Os resultados são tão diferentes, porque a lei impõe cotas distintas. Há o mínimo de 50% de vagas para quem cursou o ensino médio em escolas públicas; metade delas vai para estudantes com renda familiar per capita de até um salário mínimo e meio. Pretos, pardos, indígenas e pessoas com deficiência (estas desde 2016) beneficiam-se de uma subcota equivalente à participação de cada grupo na população dos estados. Sim, a reserva de vagas segue critérios sociais, antes dos raciais. Embora tenha sido historicamente defendida como política de reparação de desigualdades por organizações do movimento negro, alcança todos os excluídos. É o avesso do “identitarismo” apontado por alguns críticos.
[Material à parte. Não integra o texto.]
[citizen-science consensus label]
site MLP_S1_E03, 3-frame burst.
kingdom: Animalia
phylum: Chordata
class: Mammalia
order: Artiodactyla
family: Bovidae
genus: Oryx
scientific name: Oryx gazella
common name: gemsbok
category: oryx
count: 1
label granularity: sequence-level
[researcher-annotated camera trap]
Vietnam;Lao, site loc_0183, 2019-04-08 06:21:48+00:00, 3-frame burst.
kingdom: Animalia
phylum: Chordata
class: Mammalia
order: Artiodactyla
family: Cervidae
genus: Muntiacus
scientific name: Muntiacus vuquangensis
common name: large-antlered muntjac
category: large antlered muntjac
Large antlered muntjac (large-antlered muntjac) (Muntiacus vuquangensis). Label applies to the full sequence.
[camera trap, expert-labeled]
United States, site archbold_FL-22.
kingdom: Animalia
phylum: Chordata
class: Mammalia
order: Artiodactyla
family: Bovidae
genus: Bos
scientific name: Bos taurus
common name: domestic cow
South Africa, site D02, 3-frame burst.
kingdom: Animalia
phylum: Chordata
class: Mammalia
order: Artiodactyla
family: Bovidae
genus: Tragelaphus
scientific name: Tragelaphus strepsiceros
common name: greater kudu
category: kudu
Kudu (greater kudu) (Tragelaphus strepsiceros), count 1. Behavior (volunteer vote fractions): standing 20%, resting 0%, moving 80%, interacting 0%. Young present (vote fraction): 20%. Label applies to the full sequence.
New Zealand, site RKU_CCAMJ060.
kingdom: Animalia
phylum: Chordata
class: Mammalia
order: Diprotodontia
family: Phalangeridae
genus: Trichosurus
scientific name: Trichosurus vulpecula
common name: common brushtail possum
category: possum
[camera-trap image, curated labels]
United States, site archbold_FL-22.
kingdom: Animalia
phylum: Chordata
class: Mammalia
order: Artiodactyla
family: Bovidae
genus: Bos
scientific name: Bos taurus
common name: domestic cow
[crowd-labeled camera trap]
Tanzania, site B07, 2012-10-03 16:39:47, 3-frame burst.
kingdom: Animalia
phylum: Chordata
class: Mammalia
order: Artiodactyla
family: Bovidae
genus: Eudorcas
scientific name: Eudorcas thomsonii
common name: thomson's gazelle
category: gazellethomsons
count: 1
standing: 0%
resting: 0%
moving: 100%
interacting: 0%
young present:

O estudo Lepes-UFRJ/Ação Educativa afirma que as políticas de ação afirmativa e de democratização do acesso ao ensino superior brasileiro são iniciativas bem-sucedidas, embora necessitem “investimento mais robusto em políticas de permanência”. Márcia Lima sugere para o aperfeiçoamento da Lei de Cotas mais transparência nos dados, revisão do perfil socioeconômico dos beneficiários — a renda de 1,5 mínimo per capita engloba a maioria esmagadora das famílias brasileiras, não necessariamente as mais pobres — e medidas que ampliem o acesso aos cursos de alta seletividade, caso das áreas médica e tecnológica.

Desde a virada do século, o debate sobre ações afirmativas estimulou a ampliação da oferta de vagas no ensino superior. Houve criação de novas universidades e institutos federais, de campi e cursos, além de programas como Sisu, ProUni e Fies, que permitiram acesso a unidades públicas e privadas. Em 2019, o Inep contava 8,6 milhões de matrículas no ensino superior, mais de um quinto do total de jovens de 18 a 24 anos. Não se trata somente de pobres e negros, mas de mais brasileiros na universidade. Ninguém perdeu.

As unidades de ensino ganharam muito. A composição das salas de aulas mudou. Ampliou-se a diversidade dos professores. Novos territórios, gentes e saberes foram incorporados às pesquisas acadêmicas. Variáveis de raça, gênero, desigualdades sociais foram incluídas nas áreas do Direito à economia, da ciência política à administração. Intelectuais pretos, indígenas, mulheres saíram da invisibilidade. “Não é possível pensar em benefícios só para os negros. Todo mundo ganhou”, resume a professora Márcia. Se a Lei 12.711 fez pelos pretos e pobres, estes fizeram ainda mais pelo Brasil — desde sempre, e também na década das cotas.